* [PASSAGE PRÉSENTÉ]
● ● ●

Chaque année, la liturgie propose pour le dimanche de Pâques le récit de l’Evangile selon saint Jean dans le chapitre 20, mais elle indique que l’on peut choisir aussi l’Evangile de la vigile pascale. Voici le récit de saint Luc.
Le premier jour de la semaine, à la pointe de l’aurore,
les femmes se rendirent au tombeau,
portant les aromates qu’elles avaient préparés.
Elles trouvèrent la pierre roulée sur le côté du tombeau.
Elles entrèrent, mais ne trouvèrent pas le corps du Seigneur Jésus.
Alors qu’elles étaient désemparées,
voici que deux hommes se tinrent devant elles en habit éblouissant.
Saisies de crainte, elles gardaient leur visage incliné vers le sol.
Ils leur dirent : « Pourquoi cherchez-vous le Vivant parmi les morts ?
Il n’est pas ici, il est ressuscité.
Rappelez-vous ce qu’il vous a dit quand il était encore en Galilée :
“Il faut que le Fils de l’homme soit livré aux mains des pécheurs,
qu’il soit crucifié et que, le troisième jour, il ressuscite.” »
Alors elles se rappelèrent les paroles qu’il avait dites.
Revenues du tombeau, elles rapportèrent tout cela aux Onze et à tous les autres.
C’étaient Marie Madeleine, Jeanne, et Marie mère de Jacques ;
les autres femmes qui les accompagnaient disaient la même chose aux Apôtres.
Mais ces propos leur semblèrent délirants, et ils ne les croyaient pas.
Alors Pierre se leva et courut au tombeau ;
mais en se penchant, il vit les linges, et eux seuls.
Il s’en retourna chez lui, tout étonné de ce qui était arrivé.

● ● ●

* [DONNÉES EXTRAITES]
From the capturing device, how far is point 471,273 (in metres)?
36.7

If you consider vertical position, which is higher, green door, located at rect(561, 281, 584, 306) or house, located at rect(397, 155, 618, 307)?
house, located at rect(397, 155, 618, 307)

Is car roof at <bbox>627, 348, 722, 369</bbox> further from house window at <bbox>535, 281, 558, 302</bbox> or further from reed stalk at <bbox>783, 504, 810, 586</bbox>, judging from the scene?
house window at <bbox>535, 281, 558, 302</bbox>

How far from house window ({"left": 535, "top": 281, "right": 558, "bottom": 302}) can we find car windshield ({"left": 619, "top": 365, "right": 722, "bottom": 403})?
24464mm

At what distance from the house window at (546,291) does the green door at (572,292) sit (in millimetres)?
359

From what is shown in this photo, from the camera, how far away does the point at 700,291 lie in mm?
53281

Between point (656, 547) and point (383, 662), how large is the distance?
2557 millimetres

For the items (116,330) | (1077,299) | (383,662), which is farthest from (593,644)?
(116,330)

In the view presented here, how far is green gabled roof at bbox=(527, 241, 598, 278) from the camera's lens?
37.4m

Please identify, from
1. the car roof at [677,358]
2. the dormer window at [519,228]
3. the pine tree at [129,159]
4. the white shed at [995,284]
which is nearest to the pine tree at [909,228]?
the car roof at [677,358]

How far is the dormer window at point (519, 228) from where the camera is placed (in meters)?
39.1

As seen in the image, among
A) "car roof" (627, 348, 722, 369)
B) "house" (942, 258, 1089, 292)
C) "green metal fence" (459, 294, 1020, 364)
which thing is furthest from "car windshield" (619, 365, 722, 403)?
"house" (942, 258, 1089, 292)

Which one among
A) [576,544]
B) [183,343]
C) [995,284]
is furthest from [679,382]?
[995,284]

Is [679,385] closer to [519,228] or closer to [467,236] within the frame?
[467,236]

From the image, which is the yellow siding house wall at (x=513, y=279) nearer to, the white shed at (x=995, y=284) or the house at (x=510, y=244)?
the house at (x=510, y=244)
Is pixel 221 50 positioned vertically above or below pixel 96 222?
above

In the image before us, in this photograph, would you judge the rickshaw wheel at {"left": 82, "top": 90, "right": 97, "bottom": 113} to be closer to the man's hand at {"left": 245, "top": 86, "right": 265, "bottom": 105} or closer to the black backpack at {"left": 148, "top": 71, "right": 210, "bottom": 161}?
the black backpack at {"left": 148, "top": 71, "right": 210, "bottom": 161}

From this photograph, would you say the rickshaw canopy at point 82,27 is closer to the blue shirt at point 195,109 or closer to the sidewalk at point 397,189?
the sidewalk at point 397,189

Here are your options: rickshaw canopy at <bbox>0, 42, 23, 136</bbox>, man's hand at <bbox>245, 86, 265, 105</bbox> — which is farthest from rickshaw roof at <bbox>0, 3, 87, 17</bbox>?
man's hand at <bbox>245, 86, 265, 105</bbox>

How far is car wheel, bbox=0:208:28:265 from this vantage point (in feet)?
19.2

● ● ●

* [CONSIGNES]
- a) Trouvez toutes les lignes qui contiennent le mot « farthest » et recopiez-les.
- b) Donnez la suite du récit de Pâques en commençant juste après sa dernière phrase.
Le récit de Pâques et les lignes n'ont aucun rapport entre eux.

* [RÉPONSES PAR CONSIGNE]
- a)
For the items (116,330) | (1077,299) | (383,662), which is farthest from (593,644)?
Here are your options: rickshaw canopy at <bbox>0, 42, 23, 136</bbox>, man's hand at <bbox>245, 86, 265, 105</bbox> — which is farthest from rickshaw roof at <bbox>0, 3, 87, 17</bbox>?

- b)
Luc 24, 1-12
A la lecture de ce texte, apparaît un contraste saisissant entre l’attitude des femmes et celle des hommes qui ont suivi Jésus et ont été ses disciples. Tous ont cru en lui de son vivant, mais leur foi semble s’être éteinte face à sa Passion et à sa mort. Le récit de Luc ouvre des perspectives importantes en ce qui concerne la naissance à la foi chrétienne. Comme si cette naissance était différente chez les hommes et chez les femmes. Jésus s’est montré libre et accueillant vis-à-vis des femmes. Face à sa Passion et sa mort, les femmes disciples ont réagi avec compassion et de manière plus active. Celles de Jérusalem ont pleuré en le voyant porter sa croix. Les femmes qui accompagnaient Jésus depuis la Galilée ont suivi Joseph d’Arimathie et regardé le tombeau pour voir comment le corps avait été placé. Le premier jour de la semaine, de grand matin, ces femmes se sont rendues au sépulcre, portant les aromates qu’elles avaient préparés pour honorer son corps. Elles ont été touchées et marquées peut-être par son attitude face à la misère corporelle des malades, des infirmes, des pécheurs. Elles l’ont perçu comme un homme miséricordieux plus qu’un Messie révolutionnaire.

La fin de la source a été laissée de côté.